##### PROVIDED DATA #####
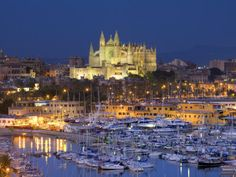 Palma, Mallorca, Spain. The capital of the autonomous community of the Balearic Islands. A beautiful place to visit. Take a tour of the Cathedral if you go.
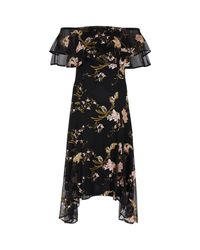 Coast Black Grace Embroidered Dress
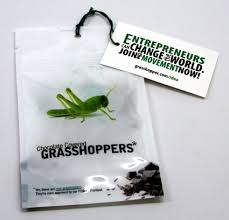 chocolate grasshoppers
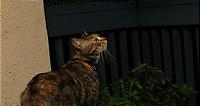 夜のベランダにいる野生動物。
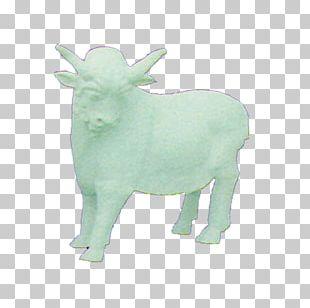 Sheep Cattle Goat Horn Green PNG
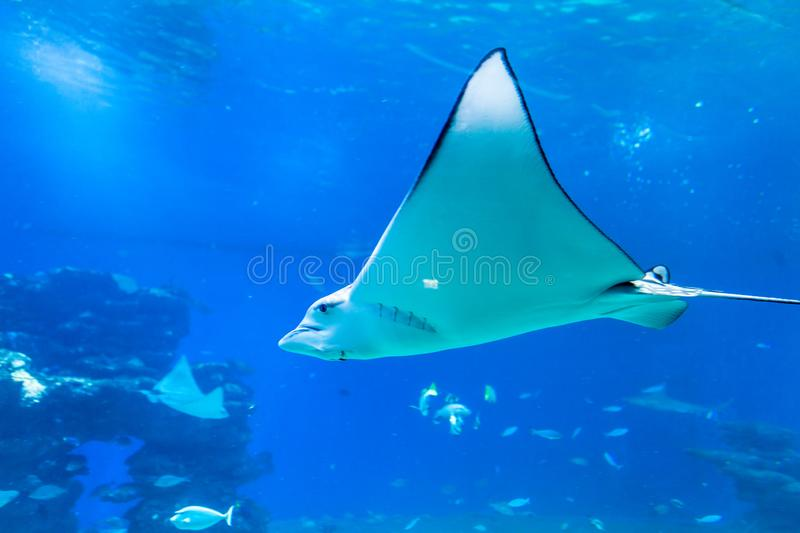 Nice view of big ray royalty free stock photo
#####
§ **ASSIGNED TASK**
Output each of the lines above exactly, apart from the images.

§ **PROBLEM SOLUTION**
 Palma, Mallorca, Spain. The capital of the autonomous community of the Balearic Islands. A beautiful place to visit. Take a tour of the Cathedral if you go.
 Coast Black Grace Embroidered Dress
 chocolate grasshoppers
 夜のベランダにいる野生動物。
 Sheep Cattle Goat Horn Green PNG
 Nice view of big ray royalty free stock photo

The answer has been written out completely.